BISNIS.COM, JAKARTA—Pemerintah tidak melakukan lindung nilai [hedging] utang valas terhadap mata uang berdenominasi US dollar.
Robert Pakpahan, Pjs. Direktur Jenderal Pengelolaan Utang Kemenkeu, mengatakan hedging utang valas pemerintah hanya diterapkan terhadap valas yang memilikinet exposure terhadap perubahan kurs.
Dia mengatakan meskipun sebagian besar utang valas pemerintah dalam bentuk US dollar, tidak dikenakannya mekanisme hedging ke US dollar karena Indonesia tidak memiliki net exposure terhadap mata uang ini.
Net exposure timbul jika pemerintah memiliki pinjaman dalam mata uang valas tertentu, tetapi tidak memiliki penerimaan negara dalam bentuk mata uang valas tersebut.

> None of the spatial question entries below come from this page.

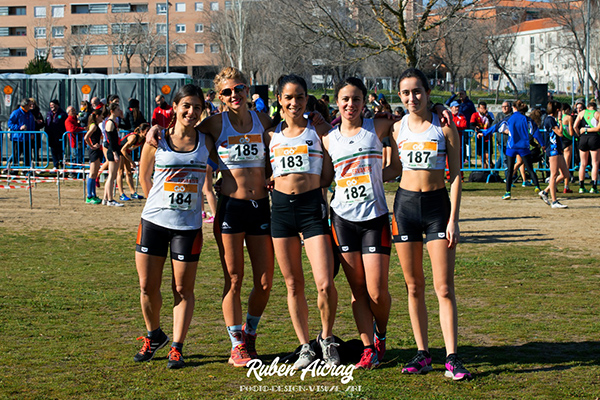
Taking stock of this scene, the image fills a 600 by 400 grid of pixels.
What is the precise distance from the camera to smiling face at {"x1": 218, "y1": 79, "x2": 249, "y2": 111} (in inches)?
221

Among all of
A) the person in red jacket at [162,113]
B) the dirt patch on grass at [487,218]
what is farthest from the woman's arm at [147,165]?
the person in red jacket at [162,113]

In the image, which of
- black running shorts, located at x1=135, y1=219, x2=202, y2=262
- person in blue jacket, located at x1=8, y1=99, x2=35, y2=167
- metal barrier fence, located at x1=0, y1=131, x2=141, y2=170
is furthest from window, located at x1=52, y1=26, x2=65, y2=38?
black running shorts, located at x1=135, y1=219, x2=202, y2=262

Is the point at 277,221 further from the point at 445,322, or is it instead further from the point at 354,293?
the point at 445,322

“Dollar memang fluktuatif [pergerakannya terhadap rupiah]. Kalau dollar naik, utang kita memang naik, tetapi kan penerimaan kita ikut naik juga, jadi tidak masalah. Penerimaan dollar kita banyak dari PNBP, a.l. royalti migas,” ujarnya, Kamis (31/5).
Robert mencontohkan mata uang yang rencananya akan dikenakan mekanisme hedging adalah Yen dan Euro. Namun, Robert mengemukakan tidak semua mata uang asing yang memiliki net exposure dikenakan mekanisme hedging karena jumlah pinjamannya yang kecil.
“Mismatch kita itu pada kebutuhan Yen. Euro juga ada, tetapi sedikit jumlahnya. Kalau [pinjaman] yang kecil-kecil lainnya mungkin tidak usah [diterapkan hedging] daripada repot-repot,” ujarnya.
Berdasarkan data Ditjen Pengelolaan Utang per 30 April 2013, jumlah utang valas pemerintah berdenominasi Yen sebesar ¥2,5 triliun atau setara dengan US$25,57 miliar.
Posisi utang pemerintah berdenominasi Yen ini menempati posisi kedua setelah utang pemerintah berdenominasi US dollar sebesar US$52,52 miliar.
Adapun, utang pemerintah berdenominasi Euro menempati posisi ketiga dengan nilai mencapai €4,44 miliar atau setara US$5,84 miliar.